L’UE promet aussi « de prendre des mesures en soutien des autorités démocratiquement élues » autour d’Alassane Outtara et invite sa chef de la diplomatie Catherine Ashton « à faire des propositions dans ce sens ».

Deux semaines après la présidentielle du 28 novembre, la Côte d’Ivoire reste plongée dans une crise institutionnelle sans précédent avec deux chefs d’Etat proclamés, le sortant Laurent Gbagbo et Alassane Ouattara, reconnu par une communauté internationale quasi-unanime comme étant le président légitime.

Alassane Ouattara a été donné vainqueur par une Commission électorale indépendante (CEI) avec 54,1% des suffrages mais le Conseil constitutionnel, acquis à Laurent Gbagbo, a invalidé ces résultats et proclamé ce dernier président avec 51,45% des voix.

Pour l’UE, « à présent il s’agit d’envoyer un message politique: on veut sanctionner » le camp Gbagbo, a souligné un diplomate européen.

Le ministre britannique des Affaires étrangères William Hague a souligné à Bruxelles qu’il était « important que la volonté de la population (ivoirienne) soit respectée » et affirmé que son pays était favorable à une « approche dure » à l’égard de Laurent Gbagbo et de son régime.

En plus des restrictions sur les visas ou le gel d’avoirs, l’UE a un levier important dans le domaine de la coopération.

L’aide au développement actuellement programmée par l’UE en faveur de la Côte d’Ivoire, sur plusieurs années, s’élève à 254,7 millions d’euros. Mais ce volet possible de sanctions, susceptible de pénaliser la population, ne devrait pas être utilisé dans l’immédiat.

Les Etats-Unis ont eux aussi brandi jeudi la menace de sanctions et l’Union africaine a suspendu la Côte d’Ivoire.

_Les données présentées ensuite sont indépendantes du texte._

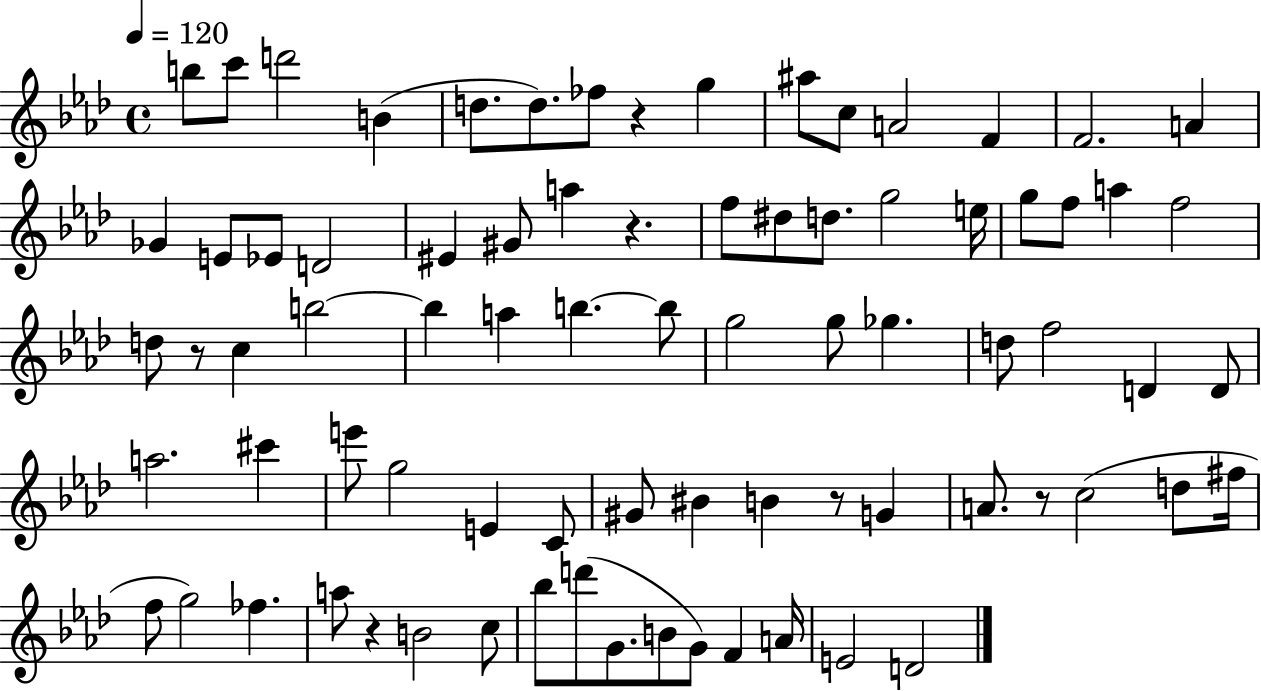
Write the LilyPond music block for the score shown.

{
  \clef treble
  \time 4/4
  \defaultTimeSignature
  \key aes \major
  \tempo 4 = 120
  \repeat volta 2 { b''8 c'''8 d'''2 b'4( | d''8. d''8.) fes''8 r4 g''4 | ais''8 c''8 a'2 f'4 | f'2. a'4 | \break ges'4 e'8 ees'8 d'2 | eis'4 gis'8 a''4 r4. | f''8 dis''8 d''8. g''2 e''16 | g''8 f''8 a''4 f''2 | \break d''8 r8 c''4 b''2~~ | b''4 a''4 b''4.~~ b''8 | g''2 g''8 ges''4. | d''8 f''2 d'4 d'8 | \break a''2. cis'''4 | e'''8 g''2 e'4 c'8 | gis'8 bis'4 b'4 r8 g'4 | a'8. r8 c''2( d''8 fis''16 | \break f''8 g''2) fes''4. | a''8 r4 b'2 c''8 | bes''8 d'''8( g'8. b'8 g'8) f'4 a'16 | e'2 d'2 | \break } \bar "|."
}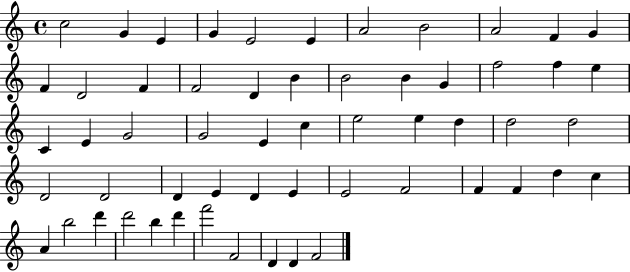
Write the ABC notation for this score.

X:1
T:Untitled
M:4/4
L:1/4
K:C
c2 G E G E2 E A2 B2 A2 F G F D2 F F2 D B B2 B G f2 f e C E G2 G2 E c e2 e d d2 d2 D2 D2 D E D E E2 F2 F F d c A b2 d' d'2 b d' f'2 F2 D D F2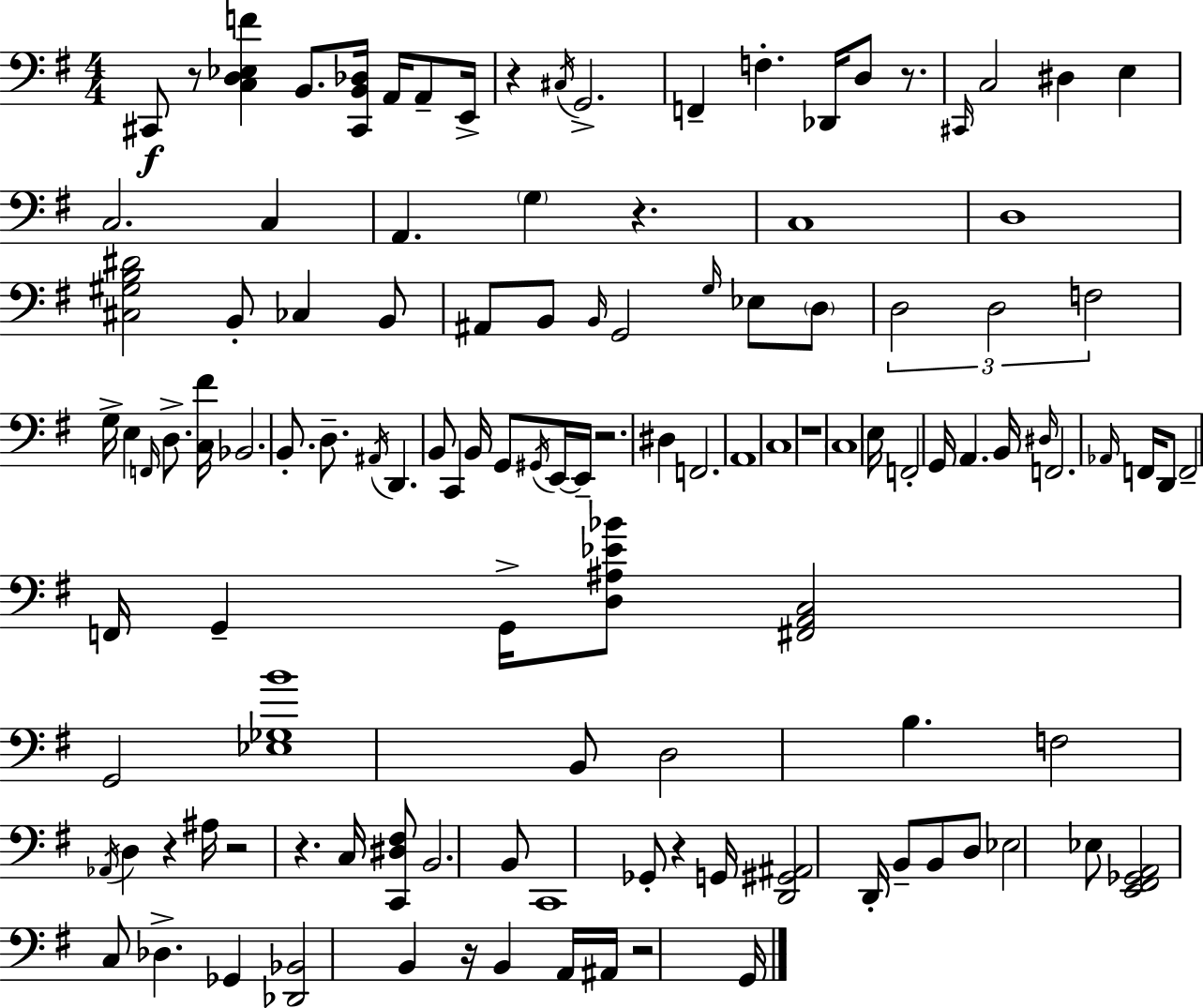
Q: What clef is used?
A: bass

Isolé au plan international, Laurent Gbagbo a fait une ouverture en appelant à la « discussion ».

Mais, à la fois fort du très large soutien international et pour l’heure sans levier apparent pour exercer effectivement le pouvoir, le camp Ouattara ne paraît pas prêt à négocier avec le sortant, et vise le contrôle de l’appareil d’Etat.

La tension actuelle fait craindre une confrontation armée dans le pays, théâtre d’une quasi-guerre civile après le coup d’Etat manqué de septembre 2002, qui l’a coupé en un sud loyaliste et un nord tenu par l’ex-rébellion des Forces nouvelles (FN).

Des éléments armés des deux présidents proclamés se faisaient face lundi à Abidjan près de l’hôtel où est retranché le gouvernement Ouattara.